* TASKS TO CARRY OUT
A - Translate this sentence from the post on mod licensing into Spanish: "If an author doesn't want other people to steal his work, there are numerous other licenses which allow for that too."
B - Write a short paragraph that follows the last sentence of the post on mod licensing.

* PAGE EXTRACT

☆ ☆ ☆ ☆

Correction: some people *believe* Shakespear stole other people's work. However, theory and fact are two very different things.

 

 

But anyway, what no-one has mentioned so far is that all authors have a choice. If an author wants other people to be able to modify his work without even giving credit or asking for permission, there are numerous licenses he can use which will allow him to do precisely that. If an author doesn't want other people to steal his work, there are numerous other licenses which allow for that too. We're talking about things that are draconian or morally dubious, but forcing an author to do things in a way he doesn't want to is one of the most draconian and morally dubious things I can think of. As I said, it'd just encourage many people not to release their mods to the public it at all.

 

If the reader is really that desperate to take someone else's hard work and modify it for his own purposes, he has many choices:

 

1) Ask permission. As I said, what's a 30 second e-mail compared to dozens, hundreds or perhaps thousands of hours of work?

2) Modify the work but don't publically release it. This isn't illegal, and it does no harm to the author.

3) Find a similar work that's under a less restrictive license, and modify that instead.

4) Create his own, similar but new work from scratch. Personally I prefer this option, since it actually encourages creativity and innovation - never a bad thing.

 

On the other hand, if an author is forced to release his work under a license he doesn't like, what choice does he have? None, other than to not release it to the public.

☆ ☆ ☆ ☆

* DATA PROVIDED
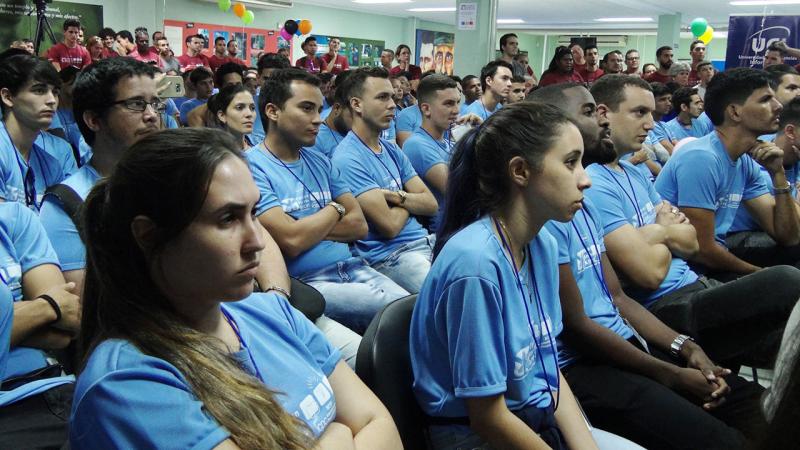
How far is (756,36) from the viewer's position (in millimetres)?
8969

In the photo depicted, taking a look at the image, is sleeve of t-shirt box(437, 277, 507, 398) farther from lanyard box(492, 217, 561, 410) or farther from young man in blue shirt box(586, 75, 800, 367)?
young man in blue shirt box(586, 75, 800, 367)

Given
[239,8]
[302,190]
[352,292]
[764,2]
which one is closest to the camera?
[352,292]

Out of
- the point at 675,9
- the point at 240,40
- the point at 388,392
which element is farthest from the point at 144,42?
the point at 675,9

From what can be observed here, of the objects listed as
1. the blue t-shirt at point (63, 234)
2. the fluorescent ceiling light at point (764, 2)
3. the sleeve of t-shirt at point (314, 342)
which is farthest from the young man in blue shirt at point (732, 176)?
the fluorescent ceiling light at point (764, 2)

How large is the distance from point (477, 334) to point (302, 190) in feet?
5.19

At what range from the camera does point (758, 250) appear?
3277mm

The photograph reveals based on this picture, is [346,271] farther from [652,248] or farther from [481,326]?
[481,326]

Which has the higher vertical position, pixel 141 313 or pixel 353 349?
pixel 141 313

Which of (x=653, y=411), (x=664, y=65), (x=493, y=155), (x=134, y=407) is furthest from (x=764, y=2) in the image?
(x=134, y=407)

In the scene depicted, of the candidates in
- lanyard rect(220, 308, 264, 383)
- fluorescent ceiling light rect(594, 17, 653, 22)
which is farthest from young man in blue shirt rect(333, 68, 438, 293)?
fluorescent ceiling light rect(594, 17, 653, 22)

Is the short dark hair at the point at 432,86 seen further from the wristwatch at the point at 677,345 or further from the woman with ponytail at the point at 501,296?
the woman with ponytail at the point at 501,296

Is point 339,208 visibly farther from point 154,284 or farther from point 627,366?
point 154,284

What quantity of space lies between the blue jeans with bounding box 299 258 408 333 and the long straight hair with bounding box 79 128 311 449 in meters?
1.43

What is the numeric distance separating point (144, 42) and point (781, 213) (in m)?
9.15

☆ ☆ ☆ ☆

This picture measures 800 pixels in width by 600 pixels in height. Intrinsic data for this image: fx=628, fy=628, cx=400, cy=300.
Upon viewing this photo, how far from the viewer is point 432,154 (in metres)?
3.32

☆ ☆ ☆ ☆

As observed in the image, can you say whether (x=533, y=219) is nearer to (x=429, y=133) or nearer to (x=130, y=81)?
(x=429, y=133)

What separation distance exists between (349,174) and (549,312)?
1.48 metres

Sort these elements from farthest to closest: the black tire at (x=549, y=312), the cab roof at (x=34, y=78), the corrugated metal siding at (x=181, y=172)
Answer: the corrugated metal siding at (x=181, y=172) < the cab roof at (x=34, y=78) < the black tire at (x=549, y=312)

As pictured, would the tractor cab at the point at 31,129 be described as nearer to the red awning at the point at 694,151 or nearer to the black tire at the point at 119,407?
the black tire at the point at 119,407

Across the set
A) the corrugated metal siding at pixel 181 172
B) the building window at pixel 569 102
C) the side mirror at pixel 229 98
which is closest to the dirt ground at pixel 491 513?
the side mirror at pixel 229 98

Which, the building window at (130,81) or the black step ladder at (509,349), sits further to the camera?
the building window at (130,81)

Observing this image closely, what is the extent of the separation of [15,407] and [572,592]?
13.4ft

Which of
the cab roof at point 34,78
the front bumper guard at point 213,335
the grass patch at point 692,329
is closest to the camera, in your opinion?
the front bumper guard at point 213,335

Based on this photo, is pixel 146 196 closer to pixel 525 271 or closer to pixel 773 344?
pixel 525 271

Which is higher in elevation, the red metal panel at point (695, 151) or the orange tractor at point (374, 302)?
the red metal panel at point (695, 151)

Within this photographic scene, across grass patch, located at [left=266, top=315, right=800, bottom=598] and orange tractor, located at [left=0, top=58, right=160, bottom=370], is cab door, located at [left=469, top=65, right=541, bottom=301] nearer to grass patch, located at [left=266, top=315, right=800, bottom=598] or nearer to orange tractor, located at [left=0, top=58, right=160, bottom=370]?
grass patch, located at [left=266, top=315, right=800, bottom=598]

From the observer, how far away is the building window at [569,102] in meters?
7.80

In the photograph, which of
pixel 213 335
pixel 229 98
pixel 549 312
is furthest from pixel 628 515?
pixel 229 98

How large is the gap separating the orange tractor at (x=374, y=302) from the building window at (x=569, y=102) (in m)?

☆ ☆ ☆ ☆

* TASK-BY-TASK OUTPUTS
A - Si un autor no quiere que otras personas roben su obra, hay muchas otras licencias que también lo permiten.

B -
 

Of course, you can tell authors who prefer the more restrictive arguments that they're somehow "wrong", "selfish", "evil" or whatever until you're blue in the face, but since you're not going to change their minds, what exactly is the point? This thread already contains numerous reasons why authors shouldn't be *forced* to work under less restrictive licenses, and the entire point is that it is - and should always remain - a choice. We all (well, most of us) live in a democratic society, and I'm sure most of us would agree that restricting peoples' rights is never a good idea. In a case like this where the rights of two people conflict, the one which would do the least harm to both people should have the priority; and in this case, that's allowing the author the right to do with his work as he sees fit, not the reader... especially as it inspires prospective authors to be inventive and original, rather than unimaginative and clichéd.